[RFC] Proposal to make LLVM-IR endian agnostic

One of the projects I am working on with others is to make LLVM-IR endian agnostic.

So, I am sending out this proposal for feedback to the LLVM community. I’ve attached

pretty version of the proposal in PDF format and pasted a 80-column safe text version

below.

I’m looking forward to comments and feedback.

Thanks,

Micah Villmow

Text of Proposal:

RFC-SPIR.pdf (263 KB)

FWIW here is another way to do it (which is approximately what ClamAV does currently) by introducing just one intrinsic:
declare i1 @llvm.is_bigendian()

The advantage is that you can implement htonl() and ntohl() like functionality without using a temporary memory location.
Actually I think having the 2 intrinsics you suggest and the is_bigendian() intrinsic would be optimal:
you can use your 2 intrinsics for initial codegen, and mem2reg can transform it to is_bigendian().

For load/store:
<type> %val = load <type>* %ptr
<type> %sval = bswap.i<type> %val
%result = <type> select @llvm.is_bigendian(), %val, %sval

For htonl():
<type> %sval = bswap.i<type> %val
%result = <type> select @llvm.is_bigendian(), %val, %sval

(store is similar, byteswap before the store)

At bytecode JIT time / assembly emission time @llvm.is_bigendian() is a known constant, and constant propagation is
used to throw away the unwanted code path, so it becomes either:

<type> %result = load <type>* %ptr

or

<type> %val = load <type>* %ptr
<type> %result = bswap.i<type> %val

Best regards,
--Edwin

Hi Micah,

I’m no core developer, but FWIW here are my thoughts:

I’m general I think the patch is too OpenCL oriented, and I have some niggling qualms about other parts. Specifically (comments inline):

Hi Edwin,

FWIW here is another way to do it (which is approximately what ClamAV does currently) by introducing just one intrinsic:
declare i1 @llvm.is_bigendian()

why is an intrinsic needed? It is easy to write a small LLVM IR function
that computes this. For example:

define i1 @is_big_endian() {
   %ip = alloca i16
   store i16 1, i16* %ip
   %cp = bitcast i16* %ip to i8*
   %c = load i8* %cp
   %r = icmp eq i8 %c, 0
   ret i1 %r
}

Ciao, Duncan.

Hi Edwin,

FWIW here is another way to do it (which is approximately what ClamAV does currently) by introducing just one intrinsic:
declare i1 @llvm.is_bigendian()

why is an intrinsic needed?

You are right its not.

**The request:** In the thread on making LLVM-IR endian agnostic, what single intrinsic does Edwin propose introducing? Nothing in the listing that comes next has any bearing on this.

**Data shown:**
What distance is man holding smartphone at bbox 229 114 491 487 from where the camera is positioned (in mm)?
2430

**Exercise solution:** declare i1 @llvm.is_bigendian()